プロ野球は23日から6連戦がスタート、パ・リーグは6連戦が19週続く

 新型コロナウイルスの感染拡大で3か月遅れて6月19日に開幕を迎えたプロ野球。開幕カードとなった3連戦を終え、23日からはいよいよ今季の特徴となる連続6連戦がスタートする。

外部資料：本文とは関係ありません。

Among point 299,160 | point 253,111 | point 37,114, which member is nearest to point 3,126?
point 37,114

 特にパ・リーグは8月最終週まで同一カード6連戦という今季特有の日程が続く。9月からは3連戦でカードは替わるようになるものの、10月まで19週連続で6連戦は続く。セ・リーグ6球団は3連戦ずつでカードは変わるものの、8月2週目までは6連戦続き。各球団はこの過密日程をどう戦っていくか、が鍵を握ることになるだろう。

 重要になるのが、選手のコンディション管理だろう。野手と言えども、連戦続きで、120試合全てに出場するのは至難の技。もっとも避けなければならないのは疲労の蓄積から大きな怪我につながり、長期離脱となってしまうこと。頃合いを見て、早めにベンチへ下げたり、スタメンから外すなどして休養を与る必要が出てくるだろう。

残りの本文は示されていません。